More than 400 people from at least 11 countries have registered their interest in purchasing an NFT from Necaxa that comes with 1% ownership of the Liga MX club, according to co-owner Al Tylis.
Friday morning, the club emailed the interested parties and updated its sale process. Rather than hosting an auction on NFT marketplace OpenSea, Necaxa is directly requesting best and final sealed bids by June 17. The reserve price is $1.3 million, with the winner receiving ownership benefits (though no voting rights) and the ability to sell their stake to anyone meeting a baseline standard. The team says it has already received a bid higher than the reserve price.
Following Necaxa’s initial announcement, the Mexican Football Federation said any changes to team control would still require league approval, before the club put out a statement last Friday reiterating its plans.
Tylis said the NFT’s website drew 50,000 visits and three offers to preempt next week’s auction. “This is a new asset class, where we are creating the first of its kind,” Tylis told Bloomberg last week. “And if I’m right and there will be other sports teams [which create] assets that have NFTs, I believe that [this stake], which is the first of its kind ever, will have real, tangible, long-term value.”
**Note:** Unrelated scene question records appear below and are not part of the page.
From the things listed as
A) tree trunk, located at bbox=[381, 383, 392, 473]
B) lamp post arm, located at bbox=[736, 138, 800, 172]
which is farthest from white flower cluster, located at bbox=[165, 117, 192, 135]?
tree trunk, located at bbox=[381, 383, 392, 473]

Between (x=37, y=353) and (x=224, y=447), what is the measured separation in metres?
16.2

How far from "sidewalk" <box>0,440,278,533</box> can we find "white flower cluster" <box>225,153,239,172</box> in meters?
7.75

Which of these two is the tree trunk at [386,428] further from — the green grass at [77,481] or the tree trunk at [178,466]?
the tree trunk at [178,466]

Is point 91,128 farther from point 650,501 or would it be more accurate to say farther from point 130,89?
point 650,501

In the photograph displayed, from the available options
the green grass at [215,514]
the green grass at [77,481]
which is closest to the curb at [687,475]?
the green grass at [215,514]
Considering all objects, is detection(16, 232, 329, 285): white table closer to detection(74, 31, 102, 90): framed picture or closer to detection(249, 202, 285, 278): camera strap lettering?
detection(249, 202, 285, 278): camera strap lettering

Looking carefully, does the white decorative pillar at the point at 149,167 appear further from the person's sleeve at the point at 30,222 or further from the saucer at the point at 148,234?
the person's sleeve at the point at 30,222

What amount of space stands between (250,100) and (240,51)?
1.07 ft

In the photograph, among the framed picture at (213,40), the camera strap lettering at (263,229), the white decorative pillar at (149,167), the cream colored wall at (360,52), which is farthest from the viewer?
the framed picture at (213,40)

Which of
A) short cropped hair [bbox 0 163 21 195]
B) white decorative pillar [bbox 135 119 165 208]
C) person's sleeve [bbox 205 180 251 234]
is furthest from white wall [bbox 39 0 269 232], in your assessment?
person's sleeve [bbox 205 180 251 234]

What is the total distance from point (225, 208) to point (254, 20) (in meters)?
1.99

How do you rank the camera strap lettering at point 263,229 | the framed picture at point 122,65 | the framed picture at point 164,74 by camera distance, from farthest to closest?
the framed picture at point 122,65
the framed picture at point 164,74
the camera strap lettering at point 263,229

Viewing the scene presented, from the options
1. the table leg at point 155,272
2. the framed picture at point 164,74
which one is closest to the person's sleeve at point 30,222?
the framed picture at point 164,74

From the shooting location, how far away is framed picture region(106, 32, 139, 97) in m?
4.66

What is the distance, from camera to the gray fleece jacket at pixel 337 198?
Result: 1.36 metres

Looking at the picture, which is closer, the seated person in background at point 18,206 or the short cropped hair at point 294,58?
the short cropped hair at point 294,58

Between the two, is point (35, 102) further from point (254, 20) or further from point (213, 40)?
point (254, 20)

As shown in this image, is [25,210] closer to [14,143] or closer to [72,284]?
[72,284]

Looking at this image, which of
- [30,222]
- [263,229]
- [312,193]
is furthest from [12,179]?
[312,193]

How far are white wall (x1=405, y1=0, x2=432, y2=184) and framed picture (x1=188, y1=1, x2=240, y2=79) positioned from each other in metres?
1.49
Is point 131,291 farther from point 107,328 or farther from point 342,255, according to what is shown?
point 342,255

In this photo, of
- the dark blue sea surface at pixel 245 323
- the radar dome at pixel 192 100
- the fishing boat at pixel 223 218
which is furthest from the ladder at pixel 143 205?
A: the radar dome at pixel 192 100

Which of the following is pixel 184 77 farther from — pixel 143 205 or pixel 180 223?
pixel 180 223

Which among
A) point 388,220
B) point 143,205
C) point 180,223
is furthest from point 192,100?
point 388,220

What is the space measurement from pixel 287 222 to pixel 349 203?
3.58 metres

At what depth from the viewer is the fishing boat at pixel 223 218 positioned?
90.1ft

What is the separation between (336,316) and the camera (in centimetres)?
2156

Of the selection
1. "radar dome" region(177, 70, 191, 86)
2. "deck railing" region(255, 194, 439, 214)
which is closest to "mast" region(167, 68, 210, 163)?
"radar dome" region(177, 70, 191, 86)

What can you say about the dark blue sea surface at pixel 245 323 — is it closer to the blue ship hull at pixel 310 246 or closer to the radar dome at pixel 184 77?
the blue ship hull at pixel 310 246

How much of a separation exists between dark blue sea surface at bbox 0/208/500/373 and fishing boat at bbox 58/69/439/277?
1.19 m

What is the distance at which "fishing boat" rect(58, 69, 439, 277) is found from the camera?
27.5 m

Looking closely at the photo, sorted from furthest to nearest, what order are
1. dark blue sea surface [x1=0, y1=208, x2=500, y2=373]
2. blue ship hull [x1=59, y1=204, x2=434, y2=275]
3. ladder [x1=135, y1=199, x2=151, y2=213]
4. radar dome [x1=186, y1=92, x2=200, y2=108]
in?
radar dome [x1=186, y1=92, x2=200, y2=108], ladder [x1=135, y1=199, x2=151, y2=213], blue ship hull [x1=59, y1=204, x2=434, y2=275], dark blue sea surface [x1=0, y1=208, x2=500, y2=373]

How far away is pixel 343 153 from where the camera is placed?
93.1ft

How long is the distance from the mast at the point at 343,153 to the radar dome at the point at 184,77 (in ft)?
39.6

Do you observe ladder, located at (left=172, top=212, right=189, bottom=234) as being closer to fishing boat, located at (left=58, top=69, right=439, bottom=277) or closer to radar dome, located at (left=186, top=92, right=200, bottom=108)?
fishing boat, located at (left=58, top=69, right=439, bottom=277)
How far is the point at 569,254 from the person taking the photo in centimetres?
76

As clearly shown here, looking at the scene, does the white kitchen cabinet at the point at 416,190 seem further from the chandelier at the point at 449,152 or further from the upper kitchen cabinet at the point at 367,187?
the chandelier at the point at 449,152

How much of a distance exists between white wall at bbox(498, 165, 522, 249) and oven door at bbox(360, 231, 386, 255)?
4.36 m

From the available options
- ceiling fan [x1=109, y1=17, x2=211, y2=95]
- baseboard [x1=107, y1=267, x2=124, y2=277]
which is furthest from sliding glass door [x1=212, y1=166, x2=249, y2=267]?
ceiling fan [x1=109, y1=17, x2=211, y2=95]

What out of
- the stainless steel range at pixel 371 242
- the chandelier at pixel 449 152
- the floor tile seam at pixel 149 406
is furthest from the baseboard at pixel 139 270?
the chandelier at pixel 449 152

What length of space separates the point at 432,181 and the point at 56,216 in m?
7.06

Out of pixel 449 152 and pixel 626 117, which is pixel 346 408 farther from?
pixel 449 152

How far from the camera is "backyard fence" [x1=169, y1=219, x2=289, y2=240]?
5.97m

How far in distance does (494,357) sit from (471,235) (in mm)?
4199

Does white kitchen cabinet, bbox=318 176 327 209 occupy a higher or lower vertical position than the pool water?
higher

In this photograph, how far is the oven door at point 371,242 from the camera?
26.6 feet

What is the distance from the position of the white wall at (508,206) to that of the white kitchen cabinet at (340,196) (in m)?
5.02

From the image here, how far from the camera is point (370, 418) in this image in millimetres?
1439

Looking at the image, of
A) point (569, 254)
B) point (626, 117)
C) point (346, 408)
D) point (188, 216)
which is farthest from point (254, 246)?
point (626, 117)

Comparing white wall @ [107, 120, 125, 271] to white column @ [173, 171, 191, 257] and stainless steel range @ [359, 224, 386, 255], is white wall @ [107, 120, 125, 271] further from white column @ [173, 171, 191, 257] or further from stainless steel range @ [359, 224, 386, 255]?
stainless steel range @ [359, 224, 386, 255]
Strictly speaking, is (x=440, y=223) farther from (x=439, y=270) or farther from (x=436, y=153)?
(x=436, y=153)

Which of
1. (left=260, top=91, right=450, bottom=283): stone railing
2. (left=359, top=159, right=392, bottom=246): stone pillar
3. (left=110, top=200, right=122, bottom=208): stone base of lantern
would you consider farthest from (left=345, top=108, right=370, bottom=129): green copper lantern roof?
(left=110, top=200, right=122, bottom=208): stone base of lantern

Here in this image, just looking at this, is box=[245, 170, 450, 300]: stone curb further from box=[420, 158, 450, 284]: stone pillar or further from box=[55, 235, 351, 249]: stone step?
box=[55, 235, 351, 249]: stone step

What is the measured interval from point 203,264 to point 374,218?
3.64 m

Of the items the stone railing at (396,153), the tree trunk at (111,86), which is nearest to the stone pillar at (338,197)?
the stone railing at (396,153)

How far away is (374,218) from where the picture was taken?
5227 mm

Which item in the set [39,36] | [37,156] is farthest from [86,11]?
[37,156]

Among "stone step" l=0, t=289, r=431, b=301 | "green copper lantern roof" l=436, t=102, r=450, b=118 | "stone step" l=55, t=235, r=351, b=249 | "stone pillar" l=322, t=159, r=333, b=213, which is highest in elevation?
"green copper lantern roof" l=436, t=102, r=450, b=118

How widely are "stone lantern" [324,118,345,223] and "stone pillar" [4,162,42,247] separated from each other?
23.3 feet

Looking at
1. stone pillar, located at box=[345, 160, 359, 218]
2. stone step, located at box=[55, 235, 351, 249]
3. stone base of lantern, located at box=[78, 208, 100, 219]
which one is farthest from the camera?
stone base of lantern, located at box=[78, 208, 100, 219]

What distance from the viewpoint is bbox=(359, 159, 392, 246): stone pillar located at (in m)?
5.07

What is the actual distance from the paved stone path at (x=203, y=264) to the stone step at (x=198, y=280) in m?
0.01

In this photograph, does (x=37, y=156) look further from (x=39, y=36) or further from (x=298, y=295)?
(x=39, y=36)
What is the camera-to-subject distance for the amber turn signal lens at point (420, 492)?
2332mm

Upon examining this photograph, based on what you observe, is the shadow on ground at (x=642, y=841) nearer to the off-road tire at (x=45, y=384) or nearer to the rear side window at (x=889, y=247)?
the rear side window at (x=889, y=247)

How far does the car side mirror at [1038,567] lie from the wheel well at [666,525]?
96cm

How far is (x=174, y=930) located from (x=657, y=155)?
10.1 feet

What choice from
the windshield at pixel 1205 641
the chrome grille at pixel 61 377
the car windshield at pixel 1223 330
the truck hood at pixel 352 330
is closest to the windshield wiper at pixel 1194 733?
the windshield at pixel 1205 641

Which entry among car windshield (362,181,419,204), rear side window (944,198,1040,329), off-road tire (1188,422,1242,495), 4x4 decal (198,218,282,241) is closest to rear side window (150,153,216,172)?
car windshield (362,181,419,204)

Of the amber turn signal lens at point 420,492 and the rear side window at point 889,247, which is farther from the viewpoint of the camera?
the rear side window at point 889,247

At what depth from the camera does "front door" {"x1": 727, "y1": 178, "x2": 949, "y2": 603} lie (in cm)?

Tylis, who has also invested in soccer teams in the U.S., Wales and New Zealand, co-led an investor group that recently bought 50% of Necaxa. The club was valued in the low nine figures at the time. The first significant U.S. investment in a Liga MX team also drew a collection of celebrity investors, including actress Eva Longoria, model Kate Upton and athletes Mesut Ozil, Justin Verlander, Richard Hamilton, Victor Oladipo and Bode Miller.